Not that Thomas Bayes could have envisioned computers more than 200 years ago, but it does explain why statisticians like Peruggia and MacEachern saw attitudes about Bayesian methods start to change when they were in graduate school in the 1980s. Only then did technology bring the large number of calculations required for a Bayesian analysis within the reach of a typical scientist.
Scientists, including some at Ohio State, are now using Bayesian methods to solve problems in the physical and social sciences. In fact, Peruggia says his department has one of the strongest Bayesian groups around. Other notable ones are at Duke University, Carnegie Mellon University, Harvard University, and the University of Chicago.
In this new project on consumer psychology, MacEachern sees enormous potential to unite different models of human cognition that have been developed over the years and incorporate them into other settings. “We can combine different sources of information, step outside of the mindset of doing one experiment at a time,” he says. “Bayes’ theorem provides an excellent way of doing that.”
Many statisticians haven’t joined the Bayesian community. Dean is one of them. But she will work on methods for testing whether the team’s new Bayesian models carry over from the lab to the market place. She’ll face a real challenge, since any one study may examine dozens of variables at once, and small changes in how the study is done could skew the results.

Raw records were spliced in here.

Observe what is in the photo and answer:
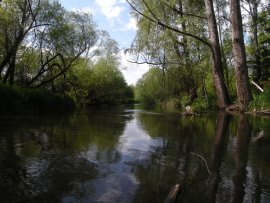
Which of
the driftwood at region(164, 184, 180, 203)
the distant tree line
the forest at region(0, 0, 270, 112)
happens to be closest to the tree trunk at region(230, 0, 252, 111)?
the forest at region(0, 0, 270, 112)

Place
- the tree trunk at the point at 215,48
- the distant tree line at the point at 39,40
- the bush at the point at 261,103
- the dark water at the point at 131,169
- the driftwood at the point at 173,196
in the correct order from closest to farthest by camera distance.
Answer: the driftwood at the point at 173,196 → the dark water at the point at 131,169 → the bush at the point at 261,103 → the tree trunk at the point at 215,48 → the distant tree line at the point at 39,40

As an example of the kinds of questions marketers would like to answer, Allenby offers the simple analogy of a company that wants to introduce a new brand of ketchup. To be successful, the company needs to know more than which brands of ketchup sold well in the past.

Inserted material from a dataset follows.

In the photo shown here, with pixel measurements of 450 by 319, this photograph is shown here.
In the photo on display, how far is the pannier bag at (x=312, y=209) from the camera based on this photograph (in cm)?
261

Shoppers, he says, will consider a series of questions, consciously or subconsciously, that will decide the purchase. What’s special about this new ketchup? Will it help get the kids to eat? Will it go with what I’m serving? Is it priced to suit my budget?

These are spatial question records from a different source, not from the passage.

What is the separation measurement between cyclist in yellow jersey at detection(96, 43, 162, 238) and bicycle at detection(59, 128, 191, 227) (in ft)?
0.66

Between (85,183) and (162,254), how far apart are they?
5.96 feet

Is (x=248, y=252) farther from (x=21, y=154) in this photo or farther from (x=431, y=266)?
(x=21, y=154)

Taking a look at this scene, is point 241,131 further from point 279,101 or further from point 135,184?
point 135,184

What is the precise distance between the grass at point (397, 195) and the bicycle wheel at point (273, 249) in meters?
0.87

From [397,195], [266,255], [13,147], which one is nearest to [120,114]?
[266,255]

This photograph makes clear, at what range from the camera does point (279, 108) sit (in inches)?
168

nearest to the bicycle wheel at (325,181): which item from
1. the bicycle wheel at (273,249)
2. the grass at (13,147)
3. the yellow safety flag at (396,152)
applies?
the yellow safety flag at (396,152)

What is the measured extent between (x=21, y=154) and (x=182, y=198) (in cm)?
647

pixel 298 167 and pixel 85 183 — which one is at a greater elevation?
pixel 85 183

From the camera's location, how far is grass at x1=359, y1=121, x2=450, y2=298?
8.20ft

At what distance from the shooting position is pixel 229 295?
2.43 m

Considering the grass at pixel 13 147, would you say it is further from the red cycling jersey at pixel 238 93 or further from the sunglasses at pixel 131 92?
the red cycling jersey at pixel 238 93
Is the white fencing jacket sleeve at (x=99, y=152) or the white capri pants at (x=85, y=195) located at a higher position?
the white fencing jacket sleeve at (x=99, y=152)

“To really understand whether a new product will sell at the grocery store, you have to think not just about the particular product but about broader issues like family and time pressures and financial pressures and the meaning of dinner,” Allenby says.
Van Zandt uses another analogy: buying a new car. How do people choose, for instance, between a Honda and a Toyota?
The analogies may sound very different at first. “Greg talks ketchup, I talk cars,” Van Zandt says with a wave of her hand. “It’s the same thing.”
In essence, she explains, the ketchup-sized decisions are the same as the Toyota-sized ones. As we think about a product, we gather information over time, marking ticks in a kind of mental “yes” or “no” column until we feel we know enough to buy -- or not. It’s just that we require many more ticks before we commit to buying the Toyota.
That’s just one of the models the team will be testing. If Dean and her colleagues are successful, they will get an unprecedented look at why we buy what we do. Marketing firms will use that theory to shape tomorrow’s products.
The Ohio State scientists want to shape some young minds as well. They hope to start a new graduate specialization that will allow students in psychology, marketing, and statistics a chance to develop crossover skills in all three areas.
Given the rise of Bayesian statistics, the need for better data in marketing, and the possibilities of new psychological theories, the students would be poised to fill a growing niche.